Now let’s see how each features affect one another in our dataset.

For this we will apply some statistical test:

1. For Analysing categorical to categorical feature relationship, we will use Chi-squared test.

2. For Analysis categorical to Numerical feature relationship, we will use One way Anova.

## Chi squared test of independence

For Gender and Income category P<0.05, then we reject our null hypothesis that Gender and attrition flag are independent. SO, Gender and Attrition are depend on each other.

For Education level, marital Status and card category P>0.05, then we accept our null hypothesis that Card_Category and attrition flag are independent.

## Anova Test

Since p>0.05, we can say that Attrition chance is not statistically associated with customer Age, Months_Inactive_12_mon, Dependent_count, Avg_Open_To_Buy.

For other feature which has p < 0.05 we state that we have a main interaction effect. This simply means that amongst the groups at least any of the group(or groups) means statistically significantly differ from one another.

## HEATMAP

Now we will see how features are correlated to one another.

## CONCLUSION FROM HEATMAP

In our dataset, We applied spearman correlation and these insights we have found:

1. Avg_Open_To_Buy and Credit limit has the most correlation (93%)

2. Followed by, Total_Ct_chng_Q4_Q1 and Total_Trans_Amt (88%) and Month_On_Book and Customer_Age (77%)

3. Total_Revolving_Bal and Avg_Open_To_Buy has close to 70% correlation with Avg_Utilization_Ratio

4. Compare to these all other correlations are not that significant.

## Feature ENGINEERING

Now let’s convert our Categorical features in numerical features.

In this case we will use one hot encoding.

## SPLITTING ARE DATASET IN TRAINING AND TESTING DATA

We will divide are dataset in 20% for testing and 80% for training.

## FEATURE SCALING

Now, we will scale our features so that every feature will be on same footing without giving importance to other features and for our dataset we will be using MinMaxScaler.

## SMOTE

As our dataset is imbalanced to fix this issue we will use oversampling to get 50–50% Attrited and Existing Customer.

**BEFORE AND AFTER SMOTE**

We have store Smote features in Normalised dataset and Without Normalised dataset as some ML algorithm work better without Normalising.

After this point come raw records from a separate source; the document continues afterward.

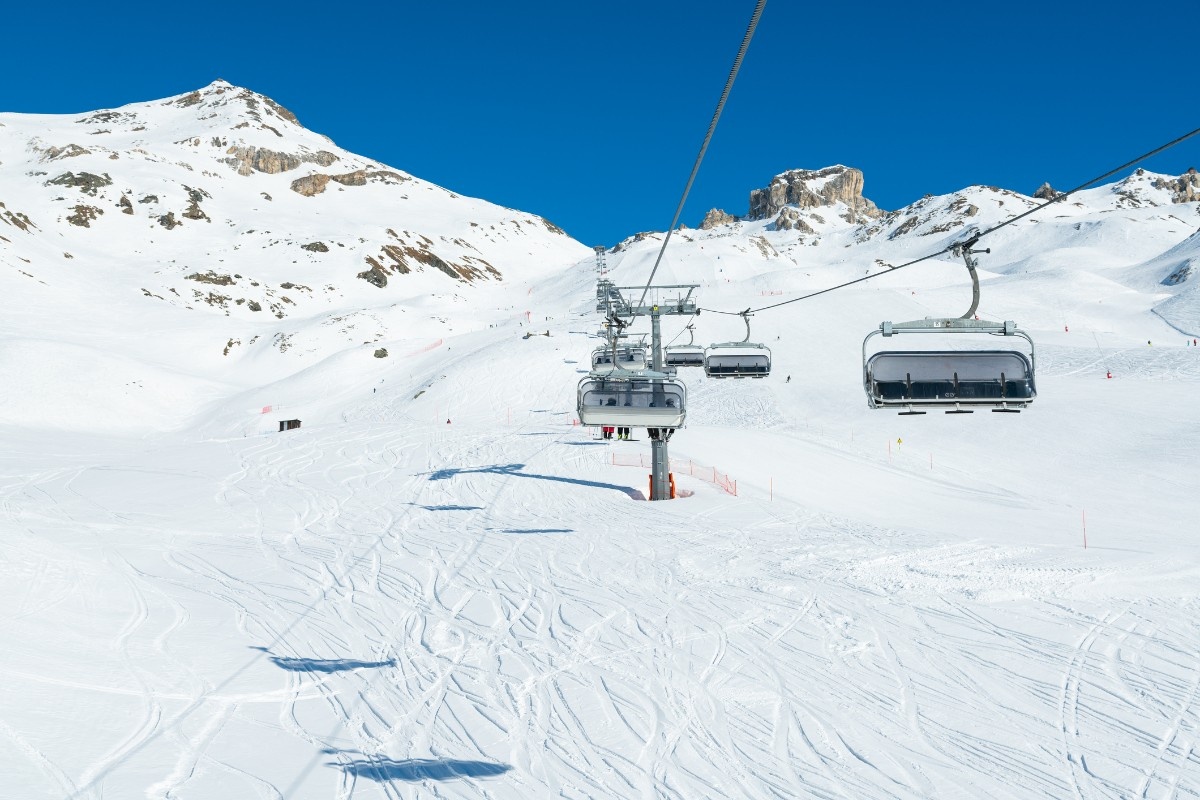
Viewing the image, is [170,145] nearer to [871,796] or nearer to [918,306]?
[918,306]

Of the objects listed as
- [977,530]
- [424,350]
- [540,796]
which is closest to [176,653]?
[540,796]

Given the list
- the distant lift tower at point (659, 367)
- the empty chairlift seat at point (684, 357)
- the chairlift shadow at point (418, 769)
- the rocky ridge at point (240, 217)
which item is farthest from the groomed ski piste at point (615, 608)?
the rocky ridge at point (240, 217)

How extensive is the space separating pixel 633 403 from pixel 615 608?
599cm

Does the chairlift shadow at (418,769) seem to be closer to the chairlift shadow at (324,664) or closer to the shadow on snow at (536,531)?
the chairlift shadow at (324,664)

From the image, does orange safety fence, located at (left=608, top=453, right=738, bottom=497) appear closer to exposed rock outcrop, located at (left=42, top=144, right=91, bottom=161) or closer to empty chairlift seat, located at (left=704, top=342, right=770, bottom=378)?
empty chairlift seat, located at (left=704, top=342, right=770, bottom=378)

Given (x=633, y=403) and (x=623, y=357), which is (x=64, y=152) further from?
(x=633, y=403)

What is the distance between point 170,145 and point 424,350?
5751 inches

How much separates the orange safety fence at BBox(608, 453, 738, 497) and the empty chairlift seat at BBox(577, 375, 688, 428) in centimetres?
687

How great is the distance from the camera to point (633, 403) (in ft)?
55.3

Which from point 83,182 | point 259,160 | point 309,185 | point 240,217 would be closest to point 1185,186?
point 309,185

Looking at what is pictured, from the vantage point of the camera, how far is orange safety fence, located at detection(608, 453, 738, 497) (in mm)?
23756

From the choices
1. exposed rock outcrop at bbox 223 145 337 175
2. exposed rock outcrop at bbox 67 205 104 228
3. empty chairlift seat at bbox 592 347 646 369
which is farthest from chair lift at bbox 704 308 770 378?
exposed rock outcrop at bbox 223 145 337 175

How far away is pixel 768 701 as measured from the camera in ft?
27.8

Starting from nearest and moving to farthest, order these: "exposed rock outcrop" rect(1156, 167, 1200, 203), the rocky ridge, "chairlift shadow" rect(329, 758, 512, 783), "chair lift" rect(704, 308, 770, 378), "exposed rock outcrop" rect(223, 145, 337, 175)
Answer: "chairlift shadow" rect(329, 758, 512, 783) < "chair lift" rect(704, 308, 770, 378) < the rocky ridge < "exposed rock outcrop" rect(223, 145, 337, 175) < "exposed rock outcrop" rect(1156, 167, 1200, 203)
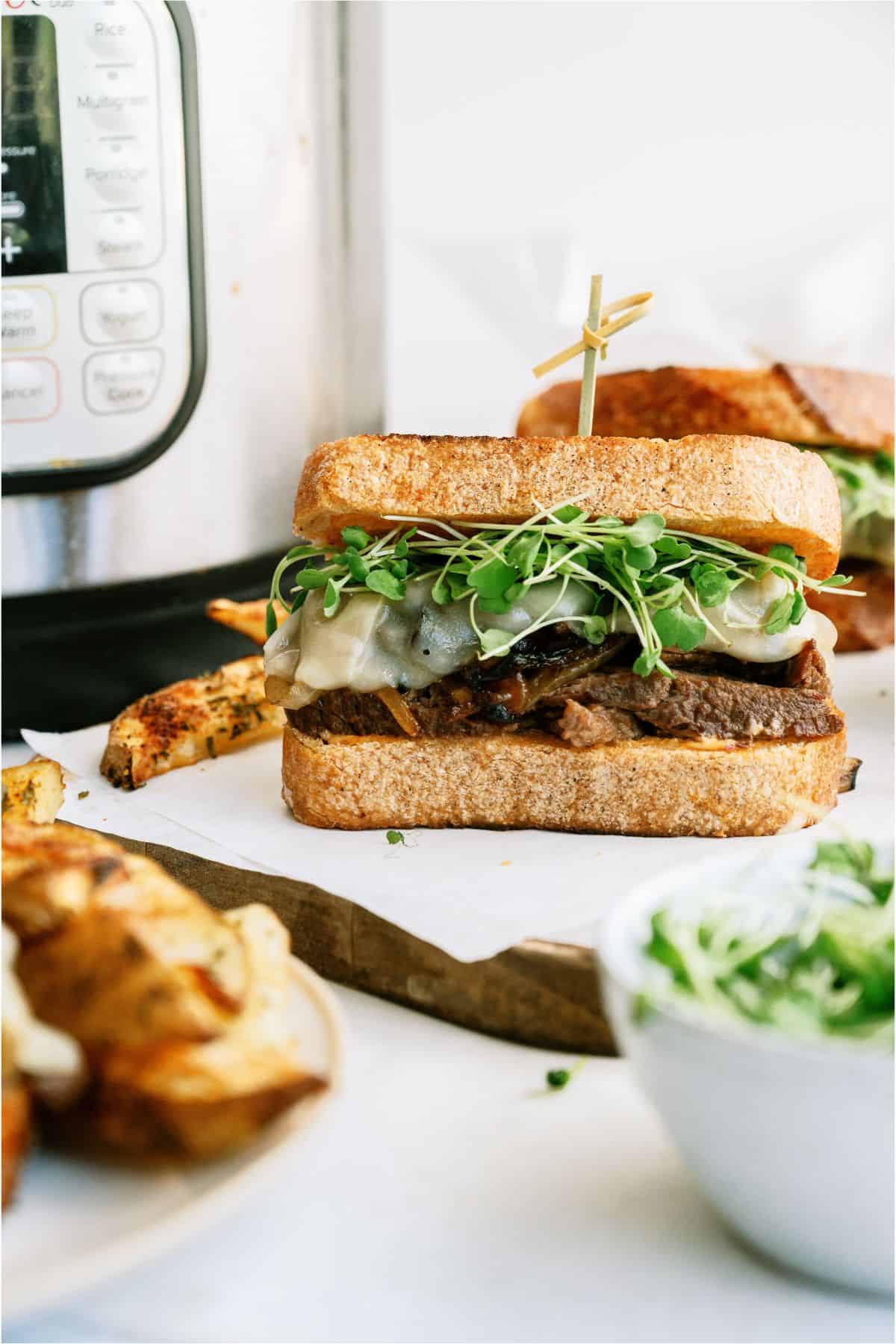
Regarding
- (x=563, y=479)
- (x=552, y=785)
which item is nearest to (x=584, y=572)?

Now our Dataset is ready for applying Modelling.

# MODELLING

For Modelling our Dataset, we will apply 4 ML Model (Logistic regression, Decision Tree, KNN, Random Forest) and evaluating which one is performing well.

## LOGISTIC REGRESSION

Logistic regression is a statistical method that is used for building machine learning models where the dependent variable is dichotomous: i.e. binary. Logistic regression is used to describe data and the relationship between one dependent variable and one or more independent variables. The independent variables can be nominal, ordinal, or of interval type.

The name “logistic regression” is derived from the concept of the logistic function that it uses. The logistic function is also known as the sigmoid function. The value of this logistic function lies between zero and one.

**HYPER PARAMETER TUNING FOR LOGISTIC REGRESSION**

Logistic regression does not really have any critical hyperparameters to tune.

Sometimes, you can see useful differences in performance or convergence with different solvers (solver).

solver in [‘newton-cg’, ‘lbfgs’, ‘liblinear’, ‘sag’, ‘saga’]

Regularization (penalty) can sometimes be helpful.

penalty in [‘none’, ‘l1’, ‘l2’, ‘elasticnet’]

The C parameter controls the penalty strength, which can also be effective.

C in [100, 10, 1.0, 0.1, 0.01]

After applying Logistic regression model we are getting accuracy 85%

## KNN

The k-nearest neighbors algorithm, also known as KNN or k-NN, is a non-parametric, supervised learning classifier, which uses proximity to make classifications or predictions about the grouping of an individual data point. While it can be used for either regression or classification problems, it is typically used as a classification algorithm, working off the assumption that similar points can be found near one another.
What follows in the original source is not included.